#### [Brief 1]
Reproduce the part of the patch email between "Add a small" and "P is corrupted.", inclusive, with no changes.

======== Text section ========

Linux Btrfs filesystem development
 help / color / mirror / Atom feed
From: Qu Wenruo <wqu@suse.com>
To: linux-btrfs@vger.kernel.org
Subject: [PATCH 7/8] btrfs-progs: allow read_data_from_disk() to rebuild RAID56 using P/Q
Date: Tue,  5 Apr 2022 20:48:29 +0800	[thread overview]
Message-ID: <f8fda291f6104ecddf3eb36e263a82b506508112.1649162174.git.wqu@suse.com> (raw)
In-Reply-To: <cover.1649162174.git.wqu@suse.com>

This new ability is added by:

- Allow btrfs_map_block() to return the chunk type
  This makes later work much easier

- Only reset stripe offset inside btrfs_map_block() when needed
  Currently if @raid_map is not NULL, btrfs_map_block() will consider
  this call is for WRITE and will reset stripe offset.

  This is no longer the case, as for RAID56 read with mirror_num 1/0,
  we will still call btrfs_map_block() with non-NULL raid_map.

  Add a small check to make sure we won't reset stripe offset for
  mirror 1/0 read.

- Add new helper read_raid56() to handle rebuild
  We will read the full stripe (including all data and P/Q stripes)
  do the rebuild, then only copy the refered part to the caller.

  There is a catch for RAID6, we have no way to exhaust all combination,
  so the current repair will assume the mirror = 0 data is corrupted,
  then try to find a missing device.

  But if no missing device can be found, it will assume P is corrupted.
  This is just a guess, and can to totally wrong, but we have no better
  idea.

Now btrfs-progs have full read ability for RAID56.

Signed-off-by: Qu Wenruo <wqu@suse.com>
---
 kernel-shared/extent_io.c | 114 +++++++++++++++++++++++++++++++++++++-
 kernel-shared/volumes.c   |  27 +++++----
 kernel-shared/volumes.h   |   1 +
 3 files changed, 128 insertions(+), 14 deletions(-)

diff --git a/kernel-shared/extent_io.c b/kernel-shared/extent_io.c
index b8ded5cf7373..ee92e0f847d6 100644
--- a/kernel-shared/extent_io.c
+++ b/kernel-shared/extent_io.c
@@ -26,6 +26,7 @@
 #include "kerncompat.h"
 #include "kernel-shared/extent_io.h"
 #include "kernel-lib/list.h"
+#include "kernel-lib/raid56.h"
 #include "kernel-shared/ctree.h"
 #include "kernel-shared/volumes.h"
 #include "kernel-shared/disk-io.h"
@@ -788,23 +789,131 @@ struct extent_buffer *alloc_dummy_extent_buffer(struct btrfs_fs_info *fs_info,
 	return ret;
 }
 
+static int read_raid56(struct btrfs_fs_info *fs_info, void *buf, u64 logical,
+		       u64 len, int mirror, struct btrfs_multi_bio *multi,
+		       u64 *raid_map)

======== Input material ========

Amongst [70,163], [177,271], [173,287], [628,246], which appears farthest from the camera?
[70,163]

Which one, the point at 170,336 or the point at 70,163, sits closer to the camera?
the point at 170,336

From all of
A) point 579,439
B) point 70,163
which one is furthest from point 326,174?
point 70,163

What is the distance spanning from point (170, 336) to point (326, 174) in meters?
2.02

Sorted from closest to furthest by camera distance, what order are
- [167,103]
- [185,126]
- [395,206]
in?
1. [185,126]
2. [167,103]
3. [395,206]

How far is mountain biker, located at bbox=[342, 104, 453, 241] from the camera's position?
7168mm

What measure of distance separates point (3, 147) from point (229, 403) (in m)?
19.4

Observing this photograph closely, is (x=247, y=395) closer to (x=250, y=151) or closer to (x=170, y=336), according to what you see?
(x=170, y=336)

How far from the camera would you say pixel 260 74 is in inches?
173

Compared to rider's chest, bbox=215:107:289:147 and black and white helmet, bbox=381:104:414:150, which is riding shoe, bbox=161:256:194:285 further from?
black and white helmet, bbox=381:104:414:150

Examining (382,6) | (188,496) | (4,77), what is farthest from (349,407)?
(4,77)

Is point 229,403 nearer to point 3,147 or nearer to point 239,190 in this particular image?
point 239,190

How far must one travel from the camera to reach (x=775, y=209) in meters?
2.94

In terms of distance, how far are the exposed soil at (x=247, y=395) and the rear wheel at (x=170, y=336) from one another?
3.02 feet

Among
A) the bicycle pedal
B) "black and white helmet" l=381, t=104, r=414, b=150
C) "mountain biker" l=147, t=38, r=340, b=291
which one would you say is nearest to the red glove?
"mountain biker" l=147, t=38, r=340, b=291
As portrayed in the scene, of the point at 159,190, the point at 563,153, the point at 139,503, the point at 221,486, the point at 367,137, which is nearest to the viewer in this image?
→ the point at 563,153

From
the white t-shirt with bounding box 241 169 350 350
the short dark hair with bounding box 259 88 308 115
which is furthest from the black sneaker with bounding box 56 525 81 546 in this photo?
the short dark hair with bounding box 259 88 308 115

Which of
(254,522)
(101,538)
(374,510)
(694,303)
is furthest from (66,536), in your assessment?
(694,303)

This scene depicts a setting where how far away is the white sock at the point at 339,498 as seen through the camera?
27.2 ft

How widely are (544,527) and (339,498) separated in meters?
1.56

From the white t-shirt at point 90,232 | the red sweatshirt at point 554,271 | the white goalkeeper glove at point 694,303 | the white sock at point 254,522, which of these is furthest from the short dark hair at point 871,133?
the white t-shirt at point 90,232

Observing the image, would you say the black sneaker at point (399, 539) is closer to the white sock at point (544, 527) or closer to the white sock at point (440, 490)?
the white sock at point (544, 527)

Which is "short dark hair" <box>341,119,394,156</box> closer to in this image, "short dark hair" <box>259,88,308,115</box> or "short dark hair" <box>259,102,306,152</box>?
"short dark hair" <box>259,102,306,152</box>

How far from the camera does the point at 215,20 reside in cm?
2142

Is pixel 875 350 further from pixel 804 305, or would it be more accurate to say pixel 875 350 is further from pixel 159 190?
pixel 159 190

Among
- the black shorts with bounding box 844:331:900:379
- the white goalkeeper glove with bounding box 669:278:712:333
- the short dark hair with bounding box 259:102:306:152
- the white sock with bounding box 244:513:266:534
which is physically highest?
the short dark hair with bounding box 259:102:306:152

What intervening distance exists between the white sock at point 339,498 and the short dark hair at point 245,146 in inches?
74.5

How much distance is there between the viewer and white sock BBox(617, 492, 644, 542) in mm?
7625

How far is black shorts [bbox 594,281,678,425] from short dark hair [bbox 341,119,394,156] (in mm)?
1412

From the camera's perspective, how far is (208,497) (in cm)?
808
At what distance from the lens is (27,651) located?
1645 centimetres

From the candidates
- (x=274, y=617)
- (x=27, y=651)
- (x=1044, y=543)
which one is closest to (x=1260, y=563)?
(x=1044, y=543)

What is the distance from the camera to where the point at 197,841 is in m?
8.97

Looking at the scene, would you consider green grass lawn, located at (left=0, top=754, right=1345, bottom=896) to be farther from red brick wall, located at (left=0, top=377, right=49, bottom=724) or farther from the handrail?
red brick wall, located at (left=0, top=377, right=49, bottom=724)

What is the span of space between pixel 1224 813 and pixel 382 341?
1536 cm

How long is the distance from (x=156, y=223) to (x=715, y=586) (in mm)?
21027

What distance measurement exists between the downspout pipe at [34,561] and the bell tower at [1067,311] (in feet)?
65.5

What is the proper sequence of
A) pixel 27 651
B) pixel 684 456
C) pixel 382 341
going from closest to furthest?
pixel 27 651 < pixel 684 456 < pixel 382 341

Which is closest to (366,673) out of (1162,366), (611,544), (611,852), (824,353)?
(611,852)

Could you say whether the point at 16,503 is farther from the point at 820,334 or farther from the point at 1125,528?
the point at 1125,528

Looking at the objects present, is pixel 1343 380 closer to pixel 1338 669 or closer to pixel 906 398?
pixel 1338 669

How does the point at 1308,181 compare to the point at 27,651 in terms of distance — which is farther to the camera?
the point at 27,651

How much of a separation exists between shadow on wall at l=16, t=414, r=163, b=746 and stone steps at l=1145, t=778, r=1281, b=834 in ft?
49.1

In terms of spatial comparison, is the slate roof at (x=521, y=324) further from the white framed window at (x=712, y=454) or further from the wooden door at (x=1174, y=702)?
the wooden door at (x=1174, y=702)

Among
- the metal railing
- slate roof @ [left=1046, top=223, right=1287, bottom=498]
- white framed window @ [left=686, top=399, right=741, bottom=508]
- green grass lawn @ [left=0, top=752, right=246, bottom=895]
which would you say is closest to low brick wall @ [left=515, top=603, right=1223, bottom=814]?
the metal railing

========

#### [Brief 2]
Write out the rows between the line holding "Which is closest" and the end of the rows, inclusive, with every character unchanged.

#### [Right answer 1]
Add a small check to make sure we won't reset stripe offset for
  mirror 1/0 read.

- Add new helper read_raid56() to handle rebuild
  We will read the full stripe (including all data and P/Q stripes)
  do the rebuild, then only copy the refered part to the caller.

  There is a catch for RAID6, we have no way to exhaust all combination,
  so the current repair will assume the mirror = 0 data is corrupted,
  then try to find a missing device.

  But if no missing device can be found, it will assume P is corrupted.

#### [Right answer 2]
Which is closest to (366,673) out of (1162,366), (611,544), (611,852), (824,353)?
(611,852)

Could you say whether the point at 16,503 is farther from the point at 820,334 or farther from the point at 1125,528?
the point at 1125,528

Looking at the objects present, is pixel 1343 380 closer to pixel 1338 669 or closer to pixel 906 398?
pixel 1338 669

How does the point at 1308,181 compare to the point at 27,651 in terms of distance — which is farther to the camera?
the point at 27,651

How much of a separation exists between shadow on wall at l=16, t=414, r=163, b=746 and stone steps at l=1145, t=778, r=1281, b=834 in ft?
49.1

In terms of spatial comparison, is the slate roof at (x=521, y=324) further from the white framed window at (x=712, y=454) or further from the wooden door at (x=1174, y=702)?
the wooden door at (x=1174, y=702)

Among
- the metal railing
- slate roof @ [left=1046, top=223, right=1287, bottom=498]
- white framed window @ [left=686, top=399, right=741, bottom=508]
- green grass lawn @ [left=0, top=752, right=246, bottom=895]
which would you say is closest to low brick wall @ [left=515, top=603, right=1223, bottom=814]?
the metal railing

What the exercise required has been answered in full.